Stephen Graham Jones, “Chapter Six.” Tor.com, June 11, 2014.

This on the other hand felt old fashioned, the sort of bullshitty philosophy story an Asimov or Clarke could’ve written fifty-sixty years ago. Not a bad story, but somewhat dated. After the zombie apocalypse, the last grad student and his thesis advisor argue about the origins of human intelligence in light of the new data the apocalpyse offers.

Short SF Marathon Day 11: Pasi Ilmari Jääskeläinen, N. K. Jemisin, Xia Jia

Pasi Ilmari Jääskeläinen, “Where the Trains Turn.” Tor.com, November 19, 2014.

Because I didn’t really look at the link and skipped the introduction at Tor.com as it tends to spoil the stories being introduced, continuing a long introduction tradition, I only realised the author was Finnish when I got distracted by his slightly awkward English. Actually, if I’m completely honest, I first thought he was German, because the main character, the overtly strict, literal mother is such a German type, though apparantly her type is known in the Nordic countries as well (and indeed, over here in the Netherlands as well). She reminded me in fact of a certain poster to the rec.arts.sf.written.* newsgroups of a decade and a half ago, completely incapable of understanding anything that wasn’t flat, literal truth but still convinced she herself was completely logical and it was the rest of us that were ignorant and not making sense. It’s a type of person you don’t encounter quite as much in Anglosaxon countries, these being too romantic in nature to breed these people.

The slightly clumsy translation by Liisa Rantalaiho (especially compared to the Xia Jia story below) both hinders and helps the story. It helps because it’s just alien enough to “proper” English to showcase that this isn’t set in the familiar UK or US, hinders because it makes for awkward reading at the start.

I’m not sure what I thought about the story as a story: it felt overtly long to me, but again, that may have been the English as well.
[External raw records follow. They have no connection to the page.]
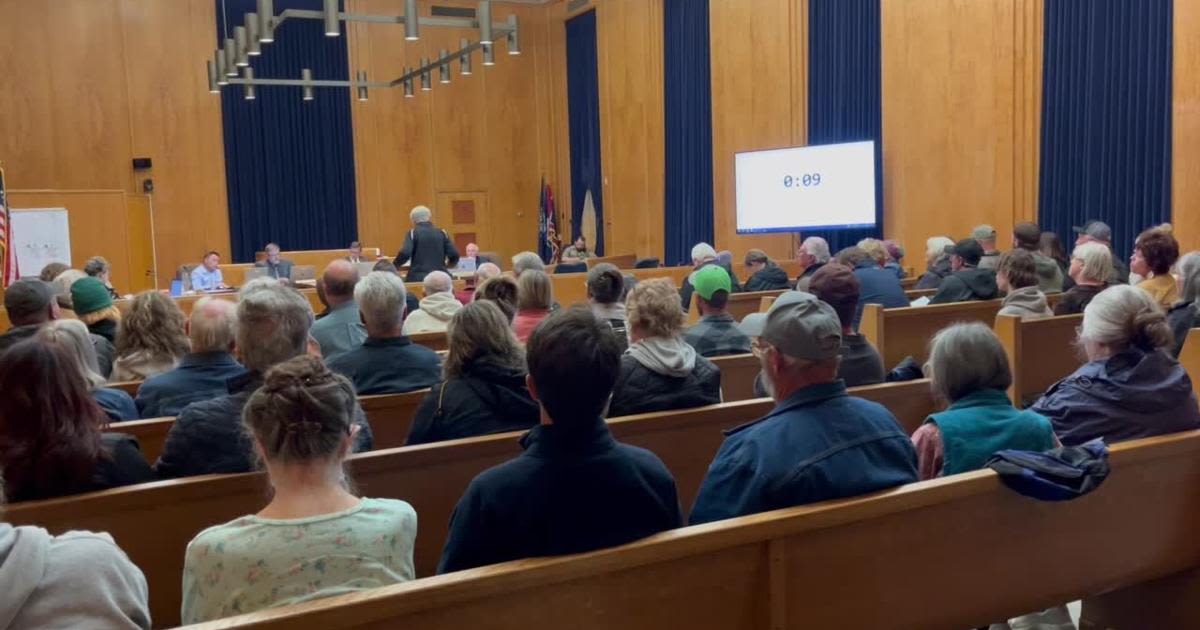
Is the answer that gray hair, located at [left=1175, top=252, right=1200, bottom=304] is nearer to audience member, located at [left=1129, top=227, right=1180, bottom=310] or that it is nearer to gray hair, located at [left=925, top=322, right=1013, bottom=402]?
audience member, located at [left=1129, top=227, right=1180, bottom=310]

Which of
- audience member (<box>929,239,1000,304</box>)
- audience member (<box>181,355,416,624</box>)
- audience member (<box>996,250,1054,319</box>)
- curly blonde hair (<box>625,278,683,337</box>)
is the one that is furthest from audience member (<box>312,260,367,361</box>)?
audience member (<box>929,239,1000,304</box>)

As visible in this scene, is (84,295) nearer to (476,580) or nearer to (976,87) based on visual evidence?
(476,580)

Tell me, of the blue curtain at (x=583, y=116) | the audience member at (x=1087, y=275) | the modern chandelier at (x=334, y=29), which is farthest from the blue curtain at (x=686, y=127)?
the audience member at (x=1087, y=275)

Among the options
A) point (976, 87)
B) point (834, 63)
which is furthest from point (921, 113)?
point (834, 63)

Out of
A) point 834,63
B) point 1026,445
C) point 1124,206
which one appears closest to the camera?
point 1026,445

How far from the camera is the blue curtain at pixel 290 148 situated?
12.8 metres

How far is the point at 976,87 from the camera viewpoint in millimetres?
8516

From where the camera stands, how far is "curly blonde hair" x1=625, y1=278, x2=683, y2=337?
10.1ft

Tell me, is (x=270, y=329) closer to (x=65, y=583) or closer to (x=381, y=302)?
(x=381, y=302)

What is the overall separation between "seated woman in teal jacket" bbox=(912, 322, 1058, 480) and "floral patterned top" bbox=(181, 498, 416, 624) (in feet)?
4.39

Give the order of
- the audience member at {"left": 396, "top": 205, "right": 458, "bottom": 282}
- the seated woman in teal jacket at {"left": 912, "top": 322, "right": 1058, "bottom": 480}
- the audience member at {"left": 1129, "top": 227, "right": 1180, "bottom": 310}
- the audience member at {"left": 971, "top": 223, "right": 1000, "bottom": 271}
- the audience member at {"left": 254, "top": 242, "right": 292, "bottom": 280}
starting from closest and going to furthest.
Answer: the seated woman in teal jacket at {"left": 912, "top": 322, "right": 1058, "bottom": 480}, the audience member at {"left": 1129, "top": 227, "right": 1180, "bottom": 310}, the audience member at {"left": 971, "top": 223, "right": 1000, "bottom": 271}, the audience member at {"left": 396, "top": 205, "right": 458, "bottom": 282}, the audience member at {"left": 254, "top": 242, "right": 292, "bottom": 280}

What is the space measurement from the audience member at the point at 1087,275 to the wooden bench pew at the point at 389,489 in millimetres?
1926

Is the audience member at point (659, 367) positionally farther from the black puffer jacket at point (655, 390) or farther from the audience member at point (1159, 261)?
the audience member at point (1159, 261)

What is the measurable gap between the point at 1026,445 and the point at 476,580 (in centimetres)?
146
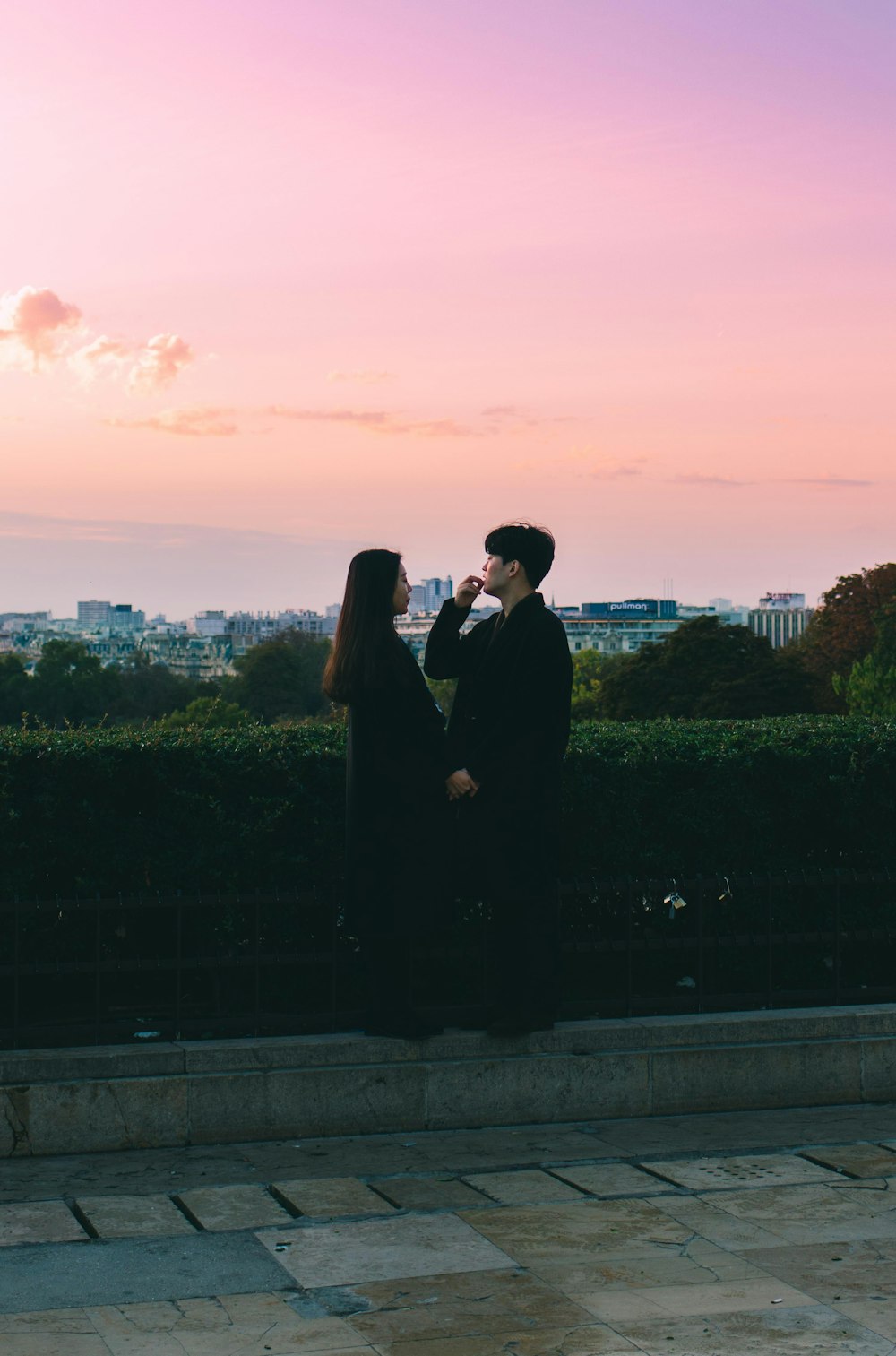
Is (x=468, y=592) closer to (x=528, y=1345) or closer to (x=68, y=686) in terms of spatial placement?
(x=528, y=1345)

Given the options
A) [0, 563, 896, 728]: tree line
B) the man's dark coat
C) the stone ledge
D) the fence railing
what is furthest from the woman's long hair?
[0, 563, 896, 728]: tree line

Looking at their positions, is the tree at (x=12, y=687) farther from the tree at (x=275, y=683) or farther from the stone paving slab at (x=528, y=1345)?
the stone paving slab at (x=528, y=1345)

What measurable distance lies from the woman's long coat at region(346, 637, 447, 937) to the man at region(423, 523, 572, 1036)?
0.17 metres

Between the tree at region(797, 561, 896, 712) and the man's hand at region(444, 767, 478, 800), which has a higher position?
the tree at region(797, 561, 896, 712)

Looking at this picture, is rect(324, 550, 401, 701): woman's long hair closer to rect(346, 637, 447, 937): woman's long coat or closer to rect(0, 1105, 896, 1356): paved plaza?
rect(346, 637, 447, 937): woman's long coat

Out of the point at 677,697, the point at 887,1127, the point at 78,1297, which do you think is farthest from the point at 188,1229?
the point at 677,697

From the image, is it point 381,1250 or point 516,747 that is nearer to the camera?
point 381,1250

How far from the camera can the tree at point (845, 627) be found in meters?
75.6

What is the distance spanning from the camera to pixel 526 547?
245 inches

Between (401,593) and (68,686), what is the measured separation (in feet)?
433

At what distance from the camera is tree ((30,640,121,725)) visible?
437 ft

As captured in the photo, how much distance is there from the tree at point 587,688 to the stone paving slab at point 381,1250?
4502 cm

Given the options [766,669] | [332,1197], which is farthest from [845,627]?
[332,1197]

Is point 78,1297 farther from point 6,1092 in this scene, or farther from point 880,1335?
point 880,1335
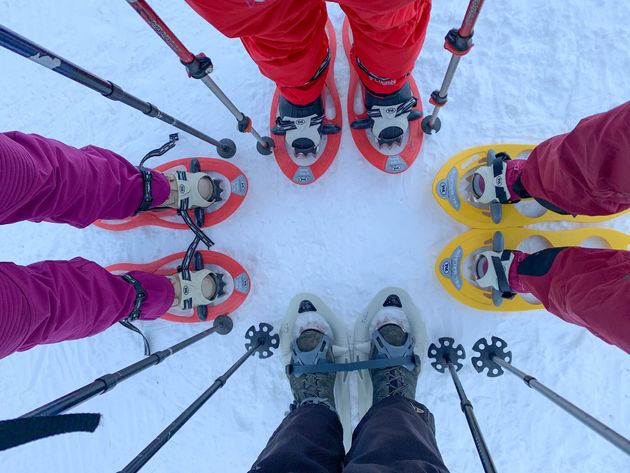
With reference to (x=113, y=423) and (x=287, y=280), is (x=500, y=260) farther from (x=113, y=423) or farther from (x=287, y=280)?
(x=113, y=423)

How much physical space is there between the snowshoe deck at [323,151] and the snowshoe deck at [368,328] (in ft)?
1.87

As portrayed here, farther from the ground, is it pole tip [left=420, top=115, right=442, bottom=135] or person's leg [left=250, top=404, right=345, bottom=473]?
pole tip [left=420, top=115, right=442, bottom=135]

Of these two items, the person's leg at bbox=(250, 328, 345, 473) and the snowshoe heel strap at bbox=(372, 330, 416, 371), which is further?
the snowshoe heel strap at bbox=(372, 330, 416, 371)

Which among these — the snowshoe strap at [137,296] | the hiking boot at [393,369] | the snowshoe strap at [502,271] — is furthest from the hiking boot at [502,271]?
the snowshoe strap at [137,296]

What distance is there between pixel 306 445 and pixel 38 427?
614 millimetres

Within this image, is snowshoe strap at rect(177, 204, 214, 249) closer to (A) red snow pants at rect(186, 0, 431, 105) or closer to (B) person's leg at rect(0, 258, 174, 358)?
(B) person's leg at rect(0, 258, 174, 358)

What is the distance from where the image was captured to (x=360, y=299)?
1503 mm

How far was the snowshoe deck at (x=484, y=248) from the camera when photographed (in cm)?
142

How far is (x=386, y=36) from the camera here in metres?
0.99

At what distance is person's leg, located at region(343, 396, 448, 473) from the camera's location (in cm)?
83

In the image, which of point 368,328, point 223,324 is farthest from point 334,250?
point 223,324

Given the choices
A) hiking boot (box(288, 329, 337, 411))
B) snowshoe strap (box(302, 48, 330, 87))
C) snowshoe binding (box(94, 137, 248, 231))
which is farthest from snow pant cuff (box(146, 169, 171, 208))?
hiking boot (box(288, 329, 337, 411))

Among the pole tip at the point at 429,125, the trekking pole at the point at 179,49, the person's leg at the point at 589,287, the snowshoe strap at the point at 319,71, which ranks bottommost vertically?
the person's leg at the point at 589,287

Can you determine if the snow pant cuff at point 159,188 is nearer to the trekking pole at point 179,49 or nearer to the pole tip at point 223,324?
the trekking pole at point 179,49
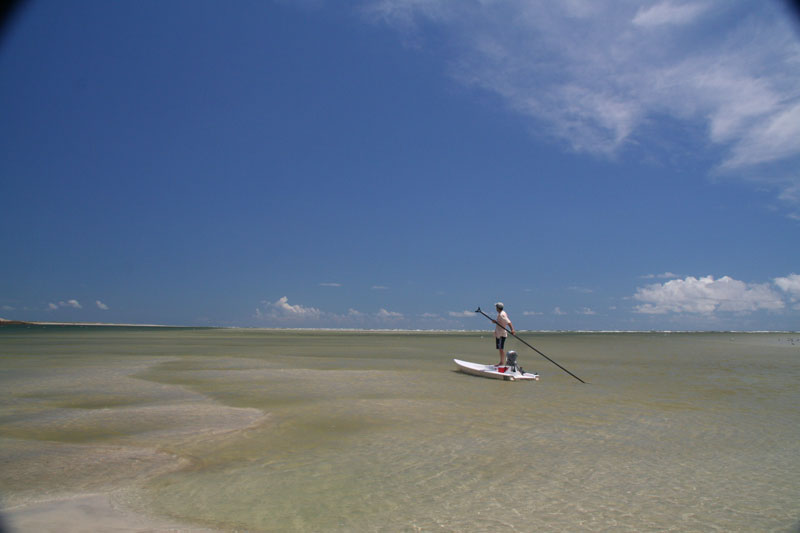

In one way this is based on the similar conceit as Jo Walton’s novel My Real Children, as the protagonist remembers her son who never existed; in another this is a horror fantasy stories about trains and the idea that some trains can leave their tracks and are hungry to kill. The mixture of the two didn’t quite hold together for me, but the second half of the story was better than the first.

N. K. Jemisin, “Stone Hunger.” Clarkesworld, July 2014.

A short fantasy story about a girl in a post-apocalyptic world, who can eat energy, all sorts of energy, who is on the trail of a man who can do the same and by doing so killed her city. A story of revenge and survival and perhaps moving beyond it. Some interesting ideas here, a neat setting that I’d be curious to see Jemisin do more with.

Xia Jia, “Spring Festival: Happiness, Anger, Love, Sorrow, Joy.” Translated by Ken Liu. Clarkesworld, September 2014.

It’s interesting to read this translated story after the previous one. Here, if you hadn’t been told this was a translation, you’d be hard pressed to notice. Is this because Ken Liu is Chinese-American, at home in both languages and cultures to an extent Liisa Rantalaiho isn’t, or did the latter make a deliberate choice in translating the way she did?

In any case, what you have here are five vignettes centered around Spring Festival or Chinese New Year, slice of life stories about family, all revolving around the ways technology interfaces or intrudes into our social lives. It’s neither celebratory nor condemning, which is rare in science fiction.